§ **Dataset records**
______________________________

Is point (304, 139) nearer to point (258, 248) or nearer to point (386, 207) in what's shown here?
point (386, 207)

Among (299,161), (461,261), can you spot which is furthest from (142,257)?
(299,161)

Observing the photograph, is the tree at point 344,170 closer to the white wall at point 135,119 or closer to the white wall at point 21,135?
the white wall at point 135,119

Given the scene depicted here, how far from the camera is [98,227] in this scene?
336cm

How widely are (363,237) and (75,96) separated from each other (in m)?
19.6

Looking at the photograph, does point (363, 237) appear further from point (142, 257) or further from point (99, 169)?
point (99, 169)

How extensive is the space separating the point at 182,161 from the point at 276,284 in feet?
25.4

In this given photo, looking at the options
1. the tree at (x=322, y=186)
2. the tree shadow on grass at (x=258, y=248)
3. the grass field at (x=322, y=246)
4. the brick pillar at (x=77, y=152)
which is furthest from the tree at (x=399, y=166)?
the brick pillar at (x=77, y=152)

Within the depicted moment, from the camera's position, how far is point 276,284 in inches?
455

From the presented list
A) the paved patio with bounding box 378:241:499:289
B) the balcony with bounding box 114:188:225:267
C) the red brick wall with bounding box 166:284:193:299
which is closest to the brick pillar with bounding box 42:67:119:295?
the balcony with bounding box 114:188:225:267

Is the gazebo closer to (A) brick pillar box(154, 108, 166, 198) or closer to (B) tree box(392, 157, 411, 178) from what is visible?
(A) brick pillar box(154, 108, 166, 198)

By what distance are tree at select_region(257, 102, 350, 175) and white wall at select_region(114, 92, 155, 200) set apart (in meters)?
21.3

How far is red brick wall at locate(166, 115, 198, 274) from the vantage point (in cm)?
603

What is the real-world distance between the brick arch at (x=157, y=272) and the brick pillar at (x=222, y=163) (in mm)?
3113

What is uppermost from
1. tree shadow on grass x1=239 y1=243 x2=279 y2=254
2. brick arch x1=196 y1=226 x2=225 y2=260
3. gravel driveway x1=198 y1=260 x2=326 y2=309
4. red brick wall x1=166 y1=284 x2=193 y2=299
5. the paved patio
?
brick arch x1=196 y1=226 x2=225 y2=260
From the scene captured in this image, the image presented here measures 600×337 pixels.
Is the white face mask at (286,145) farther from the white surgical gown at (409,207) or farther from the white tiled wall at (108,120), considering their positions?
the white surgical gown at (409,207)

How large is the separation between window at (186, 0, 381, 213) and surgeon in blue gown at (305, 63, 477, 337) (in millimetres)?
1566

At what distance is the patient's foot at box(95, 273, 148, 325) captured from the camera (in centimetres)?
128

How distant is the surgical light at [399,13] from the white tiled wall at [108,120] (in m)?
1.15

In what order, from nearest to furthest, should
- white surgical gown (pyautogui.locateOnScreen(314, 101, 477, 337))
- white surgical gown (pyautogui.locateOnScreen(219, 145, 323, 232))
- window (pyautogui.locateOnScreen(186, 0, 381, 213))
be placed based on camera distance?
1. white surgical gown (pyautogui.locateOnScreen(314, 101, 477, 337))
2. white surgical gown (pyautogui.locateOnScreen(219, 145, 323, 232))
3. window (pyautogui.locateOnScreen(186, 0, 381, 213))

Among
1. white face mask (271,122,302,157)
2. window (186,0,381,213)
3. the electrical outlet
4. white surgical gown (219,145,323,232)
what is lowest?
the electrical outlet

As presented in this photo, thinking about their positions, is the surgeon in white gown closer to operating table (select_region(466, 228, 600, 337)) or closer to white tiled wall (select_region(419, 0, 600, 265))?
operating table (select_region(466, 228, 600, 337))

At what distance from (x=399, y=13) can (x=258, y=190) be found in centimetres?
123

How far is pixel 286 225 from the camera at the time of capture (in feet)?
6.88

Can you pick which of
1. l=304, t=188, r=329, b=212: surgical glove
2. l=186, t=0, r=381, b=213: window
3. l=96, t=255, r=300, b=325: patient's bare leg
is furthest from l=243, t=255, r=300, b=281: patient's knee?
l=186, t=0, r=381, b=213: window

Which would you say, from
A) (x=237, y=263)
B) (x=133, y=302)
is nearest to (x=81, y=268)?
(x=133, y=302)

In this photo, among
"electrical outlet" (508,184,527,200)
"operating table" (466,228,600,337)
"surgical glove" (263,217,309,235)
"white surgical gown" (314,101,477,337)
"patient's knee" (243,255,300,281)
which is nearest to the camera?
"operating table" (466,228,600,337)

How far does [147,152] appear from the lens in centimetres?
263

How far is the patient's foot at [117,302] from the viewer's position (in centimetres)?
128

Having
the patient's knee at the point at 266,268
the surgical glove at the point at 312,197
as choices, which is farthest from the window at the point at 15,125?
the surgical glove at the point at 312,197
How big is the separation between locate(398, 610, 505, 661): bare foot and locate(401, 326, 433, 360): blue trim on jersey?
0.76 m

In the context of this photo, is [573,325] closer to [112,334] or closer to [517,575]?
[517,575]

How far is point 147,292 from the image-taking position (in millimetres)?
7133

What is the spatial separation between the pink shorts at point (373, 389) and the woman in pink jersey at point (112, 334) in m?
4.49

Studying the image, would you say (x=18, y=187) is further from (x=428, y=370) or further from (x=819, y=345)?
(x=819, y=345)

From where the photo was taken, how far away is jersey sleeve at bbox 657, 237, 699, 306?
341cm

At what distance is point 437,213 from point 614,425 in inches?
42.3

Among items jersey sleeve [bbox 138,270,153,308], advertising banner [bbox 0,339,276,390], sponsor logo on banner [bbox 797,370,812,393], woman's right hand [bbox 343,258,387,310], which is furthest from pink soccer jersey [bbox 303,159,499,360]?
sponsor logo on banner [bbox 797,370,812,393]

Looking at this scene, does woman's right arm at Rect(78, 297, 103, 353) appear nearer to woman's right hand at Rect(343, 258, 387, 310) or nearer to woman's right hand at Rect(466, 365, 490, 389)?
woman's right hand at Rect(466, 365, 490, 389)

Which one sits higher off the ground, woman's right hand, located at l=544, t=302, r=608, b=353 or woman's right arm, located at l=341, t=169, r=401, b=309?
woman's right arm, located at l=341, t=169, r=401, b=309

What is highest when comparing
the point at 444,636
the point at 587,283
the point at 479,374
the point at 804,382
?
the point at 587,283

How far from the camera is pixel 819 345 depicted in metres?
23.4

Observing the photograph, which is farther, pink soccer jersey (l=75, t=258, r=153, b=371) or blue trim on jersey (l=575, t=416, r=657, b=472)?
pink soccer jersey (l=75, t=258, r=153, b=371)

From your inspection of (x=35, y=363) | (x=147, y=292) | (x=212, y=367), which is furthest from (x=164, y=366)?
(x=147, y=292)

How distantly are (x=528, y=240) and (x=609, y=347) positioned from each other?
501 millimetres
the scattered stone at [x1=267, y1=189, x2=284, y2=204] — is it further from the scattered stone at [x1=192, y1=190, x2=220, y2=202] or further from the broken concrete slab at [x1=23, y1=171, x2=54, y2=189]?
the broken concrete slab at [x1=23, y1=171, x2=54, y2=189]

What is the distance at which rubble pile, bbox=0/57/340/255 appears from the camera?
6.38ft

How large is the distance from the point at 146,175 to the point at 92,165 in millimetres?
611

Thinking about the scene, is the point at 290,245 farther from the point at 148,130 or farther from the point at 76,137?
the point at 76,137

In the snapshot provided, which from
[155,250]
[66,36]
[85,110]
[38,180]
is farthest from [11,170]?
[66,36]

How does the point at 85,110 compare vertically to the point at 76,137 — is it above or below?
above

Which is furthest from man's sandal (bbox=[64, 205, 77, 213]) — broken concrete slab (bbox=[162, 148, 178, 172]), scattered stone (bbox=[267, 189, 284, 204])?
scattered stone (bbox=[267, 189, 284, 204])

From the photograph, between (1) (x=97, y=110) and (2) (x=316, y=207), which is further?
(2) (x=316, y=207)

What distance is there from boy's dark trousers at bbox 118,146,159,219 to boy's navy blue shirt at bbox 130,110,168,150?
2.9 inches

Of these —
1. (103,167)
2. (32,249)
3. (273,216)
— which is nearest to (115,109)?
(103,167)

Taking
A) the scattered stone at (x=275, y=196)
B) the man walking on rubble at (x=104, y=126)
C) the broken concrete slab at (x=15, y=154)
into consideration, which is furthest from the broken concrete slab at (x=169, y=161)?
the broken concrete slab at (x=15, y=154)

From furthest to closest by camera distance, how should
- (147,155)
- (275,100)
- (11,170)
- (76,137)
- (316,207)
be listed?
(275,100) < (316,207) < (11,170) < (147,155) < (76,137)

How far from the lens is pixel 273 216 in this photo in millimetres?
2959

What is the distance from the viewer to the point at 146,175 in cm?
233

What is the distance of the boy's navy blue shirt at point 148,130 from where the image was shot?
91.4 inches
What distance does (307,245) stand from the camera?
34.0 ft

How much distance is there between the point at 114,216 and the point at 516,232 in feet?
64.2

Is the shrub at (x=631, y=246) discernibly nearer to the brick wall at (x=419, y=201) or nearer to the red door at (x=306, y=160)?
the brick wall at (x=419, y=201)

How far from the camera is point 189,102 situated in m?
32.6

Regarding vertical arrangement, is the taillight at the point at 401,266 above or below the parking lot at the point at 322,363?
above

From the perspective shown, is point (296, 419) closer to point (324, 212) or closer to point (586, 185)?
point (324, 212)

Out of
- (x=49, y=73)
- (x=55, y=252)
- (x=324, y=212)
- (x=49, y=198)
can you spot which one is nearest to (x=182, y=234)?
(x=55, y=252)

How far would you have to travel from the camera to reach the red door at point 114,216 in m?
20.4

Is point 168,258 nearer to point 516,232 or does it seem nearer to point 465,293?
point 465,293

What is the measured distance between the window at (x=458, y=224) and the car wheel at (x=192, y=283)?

______________________________

With both ends included, please retype exactly the lines from the line containing "From furthest to" to the final line of the data.

From furthest to closest by camera distance, how should
- (147,155)
- (275,100)
- (11,170)
- (76,137)
- (316,207)
be listed?
(275,100) < (316,207) < (11,170) < (147,155) < (76,137)

How far from the lens is pixel 273 216 in this photo in millimetres?
2959

What is the distance from the viewer to the point at 146,175 in cm?
233

What is the distance of the boy's navy blue shirt at point 148,130 from where the image was shot?
91.4 inches
What distance does (307,245) stand from the camera?
34.0 ft

How much distance is there between the point at 114,216 and the point at 516,232 in feet?
64.2

Is the shrub at (x=631, y=246) discernibly nearer to the brick wall at (x=419, y=201) or nearer to the red door at (x=306, y=160)?
the brick wall at (x=419, y=201)

How far from the camera is point 189,102 situated in m?
32.6

Regarding vertical arrangement, is the taillight at the point at 401,266 above or below the parking lot at the point at 322,363?
above

From the perspective shown, is point (296, 419) closer to point (324, 212) or closer to point (586, 185)?
point (324, 212)

Out of
- (x=49, y=73)
- (x=55, y=252)
- (x=324, y=212)
- (x=49, y=198)
can you spot which one is nearest to (x=182, y=234)?
(x=55, y=252)

How far would you have to travel from the camera to reach the red door at point 114,216 in m?
20.4

Is point 168,258 nearer to point 516,232 or does it seem nearer to point 465,293?
point 465,293

What is the measured distance between the window at (x=458, y=224) and the car wheel at (x=192, y=283)?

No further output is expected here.